Summary: Four Questions

1. Where can a block be placed in the upper level? (block placement)

2. How is a block found if it is in the upper level? (block identification)

3. Which block should be replaced on a miss? (block replacement)

4. What happens on a write? (write strategy)
Block Placement

- Direct mapped – exactly one location where a given block can be placed in the upper level
- Fully associative – block can be placed anywhere in the upper level
- Set associative – block can only be placed in a restricted set of locations (block mapped onto a set, and then the block is placed anywhere in that set)

Block Identification

- Valid bit used to indicate whether an entry contains valid data or not
- Tag bits from address compared to tag bits in entry
- All possible locations searched at once:
  - direct mapped – only one location possible
  - fully associative – all locations possible
  - set associative – subset of locations possible
Block Replacement

- Hardware must choose victim (block to be evicted)
- Direct mapped – only one choice
- Fully associative and set associative – choose one of multiple entries
  - Random
  - LRU (least recently used)
  - FIFO (first in, first out)

Write Strategy

- Store operations modify data objects (about 10% of instructions in a typical program)
- Write through – block in upper level and in lower level updated together
- Write back – block in lower level updated when block is evicted from upper level
  - block in upper level may be updated multiple times
  - modified bit used to flag modified blocks
┄┄┄┄┄┄┄┄┄┄┄┄┄┄┄┄┄┄┄┄
## Your tasks
**a.** According to the four-questions summary, about what share of instructions in a typical program are store operations?
**b.** Rewrite the four-questions summary from "- Valid bit" up to and including "in, first out)", swapping "victim" for "target".
**c.** Summarize the four-questions summary in two sentences.
┄┄┄┄┄┄┄┄┄┄┄┄┄┄┄┄┄┄┄┄
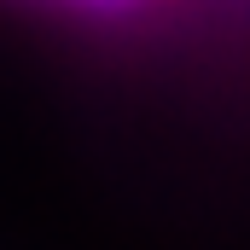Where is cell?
Listing matches in <instances>:
<instances>
[{
  "instance_id": "cell-1",
  "label": "cell",
  "mask_w": 250,
  "mask_h": 250,
  "mask_svg": "<svg viewBox=\"0 0 250 250\" xmlns=\"http://www.w3.org/2000/svg\"><path fill=\"white\" fill-rule=\"evenodd\" d=\"M105 6H111V0H105Z\"/></svg>"
}]
</instances>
┄┄┄┄┄┄┄┄┄┄┄┄┄┄┄┄┄┄┄┄
## Solutions below
**a.** About 10%.

**b.**
- Valid bit used to indicate whether an entry contains valid data or not
- Tag bits from address compared to tag bits in entry
- All possible locations searched at once:
  - direct mapped – only one location possible
  - fully associative – all locations possible
  - set associative – subset of locations possible
Block Replacement

- Hardware must choose target (block to be evicted)
- Direct mapped – only one choice
- Fully associative and set associative – choose one of multiple entries
  - Random
  - LRU (least recently used)
  - FIFO (first in, first out)

**c.** The summary poses four questions about blocks in an upper level: where they can be placed, how they are found, which one is replaced on a miss, and what happens on a write. It answers them by contrasting direct mapped, fully associative, and set associative placement, describing valid and tag bits, listing random, LRU, and FIFO replacement, and explaining write-through and write-back updating.